## Required action
This exercise asks for the records to be retyped exactly as they read.

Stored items
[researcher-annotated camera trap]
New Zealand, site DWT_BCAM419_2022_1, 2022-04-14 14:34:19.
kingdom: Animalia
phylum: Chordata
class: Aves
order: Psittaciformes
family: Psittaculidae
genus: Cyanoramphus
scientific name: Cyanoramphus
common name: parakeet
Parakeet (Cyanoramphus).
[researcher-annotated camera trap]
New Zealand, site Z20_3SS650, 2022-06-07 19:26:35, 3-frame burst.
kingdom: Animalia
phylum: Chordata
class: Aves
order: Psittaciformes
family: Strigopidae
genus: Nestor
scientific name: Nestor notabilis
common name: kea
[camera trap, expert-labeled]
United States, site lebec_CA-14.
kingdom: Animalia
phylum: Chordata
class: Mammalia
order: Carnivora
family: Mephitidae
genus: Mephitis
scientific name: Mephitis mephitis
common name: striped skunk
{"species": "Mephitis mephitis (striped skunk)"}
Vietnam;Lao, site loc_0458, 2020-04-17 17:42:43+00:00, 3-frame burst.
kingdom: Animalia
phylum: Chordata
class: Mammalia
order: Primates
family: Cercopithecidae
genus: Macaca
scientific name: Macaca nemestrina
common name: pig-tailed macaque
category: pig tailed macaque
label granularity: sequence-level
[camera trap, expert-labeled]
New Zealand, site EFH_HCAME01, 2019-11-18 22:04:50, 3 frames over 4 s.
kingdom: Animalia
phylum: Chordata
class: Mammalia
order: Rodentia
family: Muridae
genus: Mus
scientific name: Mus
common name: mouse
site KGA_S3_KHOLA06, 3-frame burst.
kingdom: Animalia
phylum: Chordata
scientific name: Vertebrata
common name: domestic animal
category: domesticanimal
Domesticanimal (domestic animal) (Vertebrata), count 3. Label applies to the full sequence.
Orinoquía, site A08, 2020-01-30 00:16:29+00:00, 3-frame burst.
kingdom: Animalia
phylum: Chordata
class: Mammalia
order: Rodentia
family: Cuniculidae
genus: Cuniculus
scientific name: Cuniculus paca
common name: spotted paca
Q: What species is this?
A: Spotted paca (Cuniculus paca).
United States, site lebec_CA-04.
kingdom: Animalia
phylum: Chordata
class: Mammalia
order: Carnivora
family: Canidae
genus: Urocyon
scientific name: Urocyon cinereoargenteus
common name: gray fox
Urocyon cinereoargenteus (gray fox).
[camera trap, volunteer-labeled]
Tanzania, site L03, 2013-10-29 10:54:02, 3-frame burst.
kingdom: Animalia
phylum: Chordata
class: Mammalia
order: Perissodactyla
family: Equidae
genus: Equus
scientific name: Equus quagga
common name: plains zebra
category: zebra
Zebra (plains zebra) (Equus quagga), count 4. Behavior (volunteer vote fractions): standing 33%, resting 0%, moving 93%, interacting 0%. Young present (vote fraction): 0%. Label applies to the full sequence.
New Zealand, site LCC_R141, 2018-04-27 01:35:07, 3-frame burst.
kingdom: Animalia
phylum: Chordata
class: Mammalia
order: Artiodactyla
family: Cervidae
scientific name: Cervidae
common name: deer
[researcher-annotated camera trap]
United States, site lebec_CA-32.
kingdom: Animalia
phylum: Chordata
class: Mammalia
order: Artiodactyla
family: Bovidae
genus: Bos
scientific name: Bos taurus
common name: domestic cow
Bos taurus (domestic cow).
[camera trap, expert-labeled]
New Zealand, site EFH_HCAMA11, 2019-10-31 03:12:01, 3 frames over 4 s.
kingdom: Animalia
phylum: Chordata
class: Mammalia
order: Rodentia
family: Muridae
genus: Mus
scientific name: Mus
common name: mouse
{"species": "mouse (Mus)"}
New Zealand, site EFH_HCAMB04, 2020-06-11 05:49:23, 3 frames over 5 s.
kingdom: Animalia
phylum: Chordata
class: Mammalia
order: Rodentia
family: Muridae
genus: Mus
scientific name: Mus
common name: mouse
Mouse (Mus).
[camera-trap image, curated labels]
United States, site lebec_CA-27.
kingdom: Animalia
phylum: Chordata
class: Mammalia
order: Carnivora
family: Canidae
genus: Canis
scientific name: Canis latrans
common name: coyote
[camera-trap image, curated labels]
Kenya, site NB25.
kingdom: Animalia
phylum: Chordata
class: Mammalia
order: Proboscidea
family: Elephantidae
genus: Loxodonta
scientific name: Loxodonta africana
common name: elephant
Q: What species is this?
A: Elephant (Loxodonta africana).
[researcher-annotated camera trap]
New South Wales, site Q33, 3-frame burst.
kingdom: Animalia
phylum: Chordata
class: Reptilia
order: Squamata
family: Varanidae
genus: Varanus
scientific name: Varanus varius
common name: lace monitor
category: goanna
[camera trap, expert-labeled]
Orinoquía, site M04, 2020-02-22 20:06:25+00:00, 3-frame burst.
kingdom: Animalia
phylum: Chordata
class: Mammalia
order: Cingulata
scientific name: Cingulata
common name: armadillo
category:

## Your solution
[researcher-annotated camera trap]
New Zealand, site DWT_BCAM419_2022_1, 2022-04-14 14:34:19.
kingdom: Animalia
phylum: Chordata
class: Aves
order: Psittaciformes
family: Psittaculidae
genus: Cyanoramphus
scientific name: Cyanoramphus
common name: parakeet
Parakeet (Cyanoramphus).
[researcher-annotated camera trap]
New Zealand, site Z20_3SS650, 2022-06-07 19:26:35, 3-frame burst.
kingdom: Animalia
phylum: Chordata
class: Aves
order: Psittaciformes
family: Strigopidae
genus: Nestor
scientific name: Nestor notabilis
common name: kea
[camera trap, expert-labeled]
United States, site lebec_CA-14.
kingdom: Animalia
phylum: Chordata
class: Mammalia
order: Carnivora
family: Mephitidae
genus: Mephitis
scientific name: Mephitis mephitis
common name: striped skunk
{"species": "Mephitis mephitis (striped skunk)"}
Vietnam;Lao, site loc_0458, 2020-04-17 17:42:43+00:00, 3-frame burst.
kingdom: Animalia
phylum: Chordata
class: Mammalia
order: Primates
family: Cercopithecidae
genus: Macaca
scientific name: Macaca nemestrina
common name: pig-tailed macaque
category: pig tailed macaque
label granularity: sequence-level
[camera trap, expert-labeled]
New Zealand, site EFH_HCAME01, 2019-11-18 22:04:50, 3 frames over 4 s.
kingdom: Animalia
phylum: Chordata
class: Mammalia
order: Rodentia
family: Muridae
genus: Mus
scientific name: Mus
common name: mouse
site KGA_S3_KHOLA06, 3-frame burst.
kingdom: Animalia
phylum: Chordata
scientific name: Vertebrata
common name: domestic animal
category: domesticanimal
Domesticanimal (domestic animal) (Vertebrata), count 3. Label applies to the full sequence.
Orinoquía, site A08, 2020-01-30 00:16:29+00:00, 3-frame burst.
kingdom: Animalia
phylum: Chordata
class: Mammalia
order: Rodentia
family: Cuniculidae
genus: Cuniculus
scientific name: Cuniculus paca
common name: spotted paca
Q: What species is this?
A: Spotted paca (Cuniculus paca).
United States, site lebec_CA-04.
kingdom: Animalia
phylum: Chordata
class: Mammalia
order: Carnivora
family: Canidae
genus: Urocyon
scientific name: Urocyon cinereoargenteus
common name: gray fox
Urocyon cinereoargenteus (gray fox).
[camera trap, volunteer-labeled]
Tanzania, site L03, 2013-10-29 10:54:02, 3-frame burst.
kingdom: Animalia
phylum: Chordata
class: Mammalia
order: Perissodactyla
family: Equidae
genus: Equus
scientific name: Equus quagga
common name: plains zebra
category: zebra
Zebra (plains zebra) (Equus quagga), count 4. Behavior (volunteer vote fractions): standing 33%, resting 0%, moving 93%, interacting 0%. Young present (vote fraction): 0%. Label applies to the full sequence.
New Zealand, site LCC_R141, 2018-04-27 01:35:07, 3-frame burst.
kingdom: Animalia
phylum: Chordata
class: Mammalia
order: Artiodactyla
family: Cervidae
scientific name: Cervidae
common name: deer
[researcher-annotated camera trap]
United States, site lebec_CA-32.
kingdom: Animalia
phylum: Chordata
class: Mammalia
order: Artiodactyla
family: Bovidae
genus: Bos
scientific name: Bos taurus
common name: domestic cow
Bos taurus (domestic cow).
[camera trap, expert-labeled]
New Zealand, site EFH_HCAMA11, 2019-10-31 03:12:01, 3 frames over 4 s.
kingdom: Animalia
phylum: Chordata
class: Mammalia
order: Rodentia
family: Muridae
genus: Mus
scientific name: Mus
common name: mouse
{"species": "mouse (Mus)"}
New Zealand, site EFH_HCAMB04, 2020-06-11 05:49:23, 3 frames over 5 s.
kingdom: Animalia
phylum: Chordata
class: Mammalia
order: Rodentia
family: Muridae
genus: Mus
scientific name: Mus
common name: mouse
Mouse (Mus).
[camera-trap image, curated labels]
United States, site lebec_CA-27.
kingdom: Animalia
phylum: Chordata
class: Mammalia
order: Carnivora
family: Canidae
genus: Canis
scientific name: Canis latrans
common name: coyote
[camera-trap image, curated labels]
Kenya, site NB25.
kingdom: Animalia
phylum: Chordata
class: Mammalia
order: Proboscidea
family: Elephantidae
genus: Loxodonta
scientific name: Loxodonta africana
common name: elephant
Q: What species is this?
A: Elephant (Loxodonta africana).
[researcher-annotated camera trap]
New South Wales, site Q33, 3-frame burst.
kingdom: Animalia
phylum: Chordata
class: Reptilia
order: Squamata
family: Varanidae
genus: Varanus
scientific name: Varanus varius
common name: lace monitor
category: goanna
[camera trap, expert-labeled]
Orinoquía, site M04, 2020-02-22 20:06:25+00:00, 3-frame burst.
kingdom: Animalia
phylum: Chordata
class: Mammalia
order: Cingulata
scientific name: Cingulata
common name: armadillo
category:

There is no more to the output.